### Work item:
Reproduce the full text on Dropbox's second-quarter 2018 earnings word for word.

### Excerpted passage:
----------------
Dropbox (NASDAQ:DBX) reported its latest quarterly earnings results late in the day Thursday, which topped analysts’ expectations but shares were sinking after the bell.
For its second quarter of fiscal 2018, the file-sharing giant said that its losses came in at $4.1 million, or a penny per share. The figure was a fraction of what it was in the year-ago period, when it lost $26.8 million, or 14 cents per share.
On an adjusted basis, Dropbox said its profit reached $48 million, or 11 cents per share. The figure was stronger than its year-ago adjusted net income of $20 million, or 6 cents per share.
The company’s adjusted earnings were also ahead of what Wall Street was calling for at 6 cents per share, according to data compiled by FactSet. Dropbox also impressed on the revenue front, amassing $339.2 million in sales, a 27% increase.
Wall Street said in its consensus estimate that it was seeking revenue of $331 million, according to data compiled by FactSet. The company’s free cash flow was $102.2 million, ahead of the Wall Street forecast of $96 million.
----------------
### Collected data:
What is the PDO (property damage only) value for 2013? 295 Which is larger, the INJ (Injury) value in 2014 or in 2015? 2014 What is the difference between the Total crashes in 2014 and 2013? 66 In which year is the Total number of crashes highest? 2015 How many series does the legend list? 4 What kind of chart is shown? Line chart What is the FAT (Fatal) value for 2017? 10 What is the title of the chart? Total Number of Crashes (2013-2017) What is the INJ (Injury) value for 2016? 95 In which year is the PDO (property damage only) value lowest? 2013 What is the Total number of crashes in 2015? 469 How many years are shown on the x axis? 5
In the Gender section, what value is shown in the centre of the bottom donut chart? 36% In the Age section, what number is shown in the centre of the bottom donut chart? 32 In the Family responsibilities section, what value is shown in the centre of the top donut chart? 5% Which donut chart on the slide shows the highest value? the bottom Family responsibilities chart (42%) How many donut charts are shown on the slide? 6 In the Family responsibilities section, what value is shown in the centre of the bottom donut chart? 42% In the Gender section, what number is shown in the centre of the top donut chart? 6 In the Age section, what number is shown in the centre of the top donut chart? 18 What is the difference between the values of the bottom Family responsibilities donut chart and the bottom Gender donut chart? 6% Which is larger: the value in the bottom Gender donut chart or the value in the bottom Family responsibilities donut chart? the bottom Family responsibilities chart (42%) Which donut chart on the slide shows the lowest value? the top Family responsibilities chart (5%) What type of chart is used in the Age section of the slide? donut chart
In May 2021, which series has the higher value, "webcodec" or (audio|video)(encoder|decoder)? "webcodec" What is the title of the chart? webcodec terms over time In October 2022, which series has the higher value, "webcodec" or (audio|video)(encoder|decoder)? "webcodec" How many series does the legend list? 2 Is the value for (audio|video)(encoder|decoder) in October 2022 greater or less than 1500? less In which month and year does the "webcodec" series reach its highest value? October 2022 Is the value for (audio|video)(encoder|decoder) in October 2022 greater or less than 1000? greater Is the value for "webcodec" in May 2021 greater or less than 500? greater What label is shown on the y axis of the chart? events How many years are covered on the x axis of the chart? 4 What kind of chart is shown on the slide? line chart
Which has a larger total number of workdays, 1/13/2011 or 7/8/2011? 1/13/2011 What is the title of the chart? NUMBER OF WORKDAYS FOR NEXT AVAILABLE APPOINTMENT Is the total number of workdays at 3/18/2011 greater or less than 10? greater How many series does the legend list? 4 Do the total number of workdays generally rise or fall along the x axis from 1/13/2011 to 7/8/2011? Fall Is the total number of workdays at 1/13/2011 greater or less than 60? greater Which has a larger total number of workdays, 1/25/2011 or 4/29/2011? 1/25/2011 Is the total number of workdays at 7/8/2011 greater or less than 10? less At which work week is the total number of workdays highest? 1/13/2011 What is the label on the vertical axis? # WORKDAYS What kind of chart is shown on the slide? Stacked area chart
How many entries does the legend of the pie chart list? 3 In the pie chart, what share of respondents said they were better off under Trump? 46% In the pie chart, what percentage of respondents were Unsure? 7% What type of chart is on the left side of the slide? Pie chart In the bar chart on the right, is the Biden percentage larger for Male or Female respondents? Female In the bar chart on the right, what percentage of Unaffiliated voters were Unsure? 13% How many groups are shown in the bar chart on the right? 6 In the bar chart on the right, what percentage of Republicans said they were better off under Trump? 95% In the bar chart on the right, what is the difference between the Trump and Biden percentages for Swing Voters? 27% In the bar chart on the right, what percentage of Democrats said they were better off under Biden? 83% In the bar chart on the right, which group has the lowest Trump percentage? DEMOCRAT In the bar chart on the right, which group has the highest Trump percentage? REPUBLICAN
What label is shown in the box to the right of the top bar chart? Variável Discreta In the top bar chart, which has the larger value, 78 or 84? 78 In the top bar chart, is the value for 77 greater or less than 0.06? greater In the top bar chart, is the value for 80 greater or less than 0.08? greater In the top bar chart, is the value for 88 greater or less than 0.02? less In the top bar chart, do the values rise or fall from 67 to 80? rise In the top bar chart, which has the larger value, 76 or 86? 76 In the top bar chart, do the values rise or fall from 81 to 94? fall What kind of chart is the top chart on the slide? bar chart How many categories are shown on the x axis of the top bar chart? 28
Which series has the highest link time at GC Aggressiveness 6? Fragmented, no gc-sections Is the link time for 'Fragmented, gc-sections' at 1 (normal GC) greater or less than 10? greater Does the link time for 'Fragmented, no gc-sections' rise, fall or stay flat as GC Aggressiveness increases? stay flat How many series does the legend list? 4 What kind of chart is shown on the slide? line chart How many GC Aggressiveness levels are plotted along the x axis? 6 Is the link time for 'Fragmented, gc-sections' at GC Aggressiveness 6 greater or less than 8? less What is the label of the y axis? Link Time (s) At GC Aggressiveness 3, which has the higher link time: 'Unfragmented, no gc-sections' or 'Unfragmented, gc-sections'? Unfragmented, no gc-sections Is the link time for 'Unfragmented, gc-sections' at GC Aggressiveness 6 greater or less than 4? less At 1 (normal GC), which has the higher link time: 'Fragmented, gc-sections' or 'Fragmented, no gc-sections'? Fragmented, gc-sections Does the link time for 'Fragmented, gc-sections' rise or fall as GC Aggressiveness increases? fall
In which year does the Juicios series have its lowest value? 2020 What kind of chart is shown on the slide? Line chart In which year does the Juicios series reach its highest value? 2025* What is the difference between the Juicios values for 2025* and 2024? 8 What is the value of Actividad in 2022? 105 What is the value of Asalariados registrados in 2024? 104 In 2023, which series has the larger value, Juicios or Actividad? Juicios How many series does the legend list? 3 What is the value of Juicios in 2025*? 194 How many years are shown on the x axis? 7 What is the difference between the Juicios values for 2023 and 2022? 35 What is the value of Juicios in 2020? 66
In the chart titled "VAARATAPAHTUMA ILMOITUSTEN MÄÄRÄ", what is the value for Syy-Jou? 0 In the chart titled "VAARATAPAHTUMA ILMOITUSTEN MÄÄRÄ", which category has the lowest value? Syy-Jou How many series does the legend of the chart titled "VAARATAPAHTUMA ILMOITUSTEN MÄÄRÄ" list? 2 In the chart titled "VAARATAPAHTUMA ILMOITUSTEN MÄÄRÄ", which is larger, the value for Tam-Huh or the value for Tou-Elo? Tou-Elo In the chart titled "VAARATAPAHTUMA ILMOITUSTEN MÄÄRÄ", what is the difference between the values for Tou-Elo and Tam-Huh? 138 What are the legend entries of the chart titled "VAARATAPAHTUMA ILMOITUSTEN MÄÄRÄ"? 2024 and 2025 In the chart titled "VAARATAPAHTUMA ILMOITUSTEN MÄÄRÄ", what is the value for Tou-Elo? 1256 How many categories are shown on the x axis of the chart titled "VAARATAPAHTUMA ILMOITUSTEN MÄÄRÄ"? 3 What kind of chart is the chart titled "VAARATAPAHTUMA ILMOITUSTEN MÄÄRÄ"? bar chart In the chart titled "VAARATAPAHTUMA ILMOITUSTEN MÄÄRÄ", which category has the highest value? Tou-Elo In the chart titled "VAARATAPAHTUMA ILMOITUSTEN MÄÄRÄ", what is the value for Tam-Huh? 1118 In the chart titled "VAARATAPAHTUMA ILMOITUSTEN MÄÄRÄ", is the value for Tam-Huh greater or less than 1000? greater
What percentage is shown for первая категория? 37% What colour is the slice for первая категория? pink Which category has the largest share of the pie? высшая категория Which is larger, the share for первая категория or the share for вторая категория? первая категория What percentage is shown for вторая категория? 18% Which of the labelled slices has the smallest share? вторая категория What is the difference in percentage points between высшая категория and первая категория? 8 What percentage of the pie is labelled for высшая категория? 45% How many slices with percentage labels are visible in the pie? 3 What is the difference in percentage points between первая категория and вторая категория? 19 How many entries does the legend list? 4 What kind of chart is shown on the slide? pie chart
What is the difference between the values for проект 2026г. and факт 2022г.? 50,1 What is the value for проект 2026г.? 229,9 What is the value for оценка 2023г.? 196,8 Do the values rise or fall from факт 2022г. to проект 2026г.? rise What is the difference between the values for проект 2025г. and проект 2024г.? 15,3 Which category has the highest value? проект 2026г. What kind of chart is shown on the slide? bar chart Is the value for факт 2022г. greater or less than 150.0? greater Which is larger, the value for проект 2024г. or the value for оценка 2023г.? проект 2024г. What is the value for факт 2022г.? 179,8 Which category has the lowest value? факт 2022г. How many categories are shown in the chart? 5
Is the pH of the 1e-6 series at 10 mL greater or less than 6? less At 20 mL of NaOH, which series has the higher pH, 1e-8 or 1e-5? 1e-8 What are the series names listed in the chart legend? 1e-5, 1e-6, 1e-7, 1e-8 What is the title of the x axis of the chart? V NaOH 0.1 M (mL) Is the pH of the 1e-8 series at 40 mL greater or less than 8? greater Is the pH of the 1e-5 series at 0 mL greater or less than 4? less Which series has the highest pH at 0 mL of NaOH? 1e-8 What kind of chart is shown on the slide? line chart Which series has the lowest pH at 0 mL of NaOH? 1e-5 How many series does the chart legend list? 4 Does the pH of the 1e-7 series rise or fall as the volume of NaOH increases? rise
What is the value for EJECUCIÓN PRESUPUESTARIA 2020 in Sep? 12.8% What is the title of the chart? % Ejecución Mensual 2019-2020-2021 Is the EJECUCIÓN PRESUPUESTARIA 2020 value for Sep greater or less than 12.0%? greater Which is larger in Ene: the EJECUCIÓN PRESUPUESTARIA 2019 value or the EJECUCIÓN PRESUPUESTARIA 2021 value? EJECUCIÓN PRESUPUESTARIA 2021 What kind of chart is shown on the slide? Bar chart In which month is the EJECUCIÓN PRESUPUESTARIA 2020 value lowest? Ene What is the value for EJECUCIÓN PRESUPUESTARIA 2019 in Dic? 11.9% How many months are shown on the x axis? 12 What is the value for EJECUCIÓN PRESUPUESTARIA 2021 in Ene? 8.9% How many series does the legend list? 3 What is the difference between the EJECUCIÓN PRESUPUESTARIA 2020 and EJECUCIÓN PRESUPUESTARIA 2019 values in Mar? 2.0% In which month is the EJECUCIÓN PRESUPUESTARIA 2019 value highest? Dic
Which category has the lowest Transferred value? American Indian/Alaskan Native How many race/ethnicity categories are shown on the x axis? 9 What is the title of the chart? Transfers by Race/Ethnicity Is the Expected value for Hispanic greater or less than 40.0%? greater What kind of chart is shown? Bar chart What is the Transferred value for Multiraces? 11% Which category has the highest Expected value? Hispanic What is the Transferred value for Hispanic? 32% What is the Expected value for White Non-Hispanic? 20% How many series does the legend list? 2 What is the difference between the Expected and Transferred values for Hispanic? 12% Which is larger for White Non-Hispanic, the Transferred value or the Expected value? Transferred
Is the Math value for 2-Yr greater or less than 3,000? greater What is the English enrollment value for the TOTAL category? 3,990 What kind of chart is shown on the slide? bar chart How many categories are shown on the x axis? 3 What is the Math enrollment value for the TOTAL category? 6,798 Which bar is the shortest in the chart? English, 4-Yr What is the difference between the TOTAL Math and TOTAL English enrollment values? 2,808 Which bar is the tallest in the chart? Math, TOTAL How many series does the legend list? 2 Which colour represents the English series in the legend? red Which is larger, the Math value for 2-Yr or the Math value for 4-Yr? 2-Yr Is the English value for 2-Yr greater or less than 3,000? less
----------------
### Written solution:
Dropbox (NASDAQ:DBX) reported its latest quarterly earnings results late in the day Thursday, which topped analysts’ expectations but shares were sinking after the bell.
For its second quarter of fiscal 2018, the file-sharing giant said that its losses came in at $4.1 million, or a penny per share. The figure was a fraction of what it was in the year-ago period, when it lost $26.8 million, or 14 cents per share.
On an adjusted basis, Dropbox said its profit reached $48 million, or 11 cents per share. The figure was stronger than its year-ago adjusted net income of $20 million, or 6 cents per share.
The company’s adjusted earnings were also ahead of what Wall Street was calling for at 6 cents per share, according to data compiled by FactSet. Dropbox also impressed on the revenue front, amassing $339.2 million in sales, a 27% increase.
Wall Street said in its consensus estimate that it was seeking revenue of $331 million, according to data compiled by FactSet. The company’s free cash flow was $102.2 million, ahead of the Wall Street forecast of $96 million.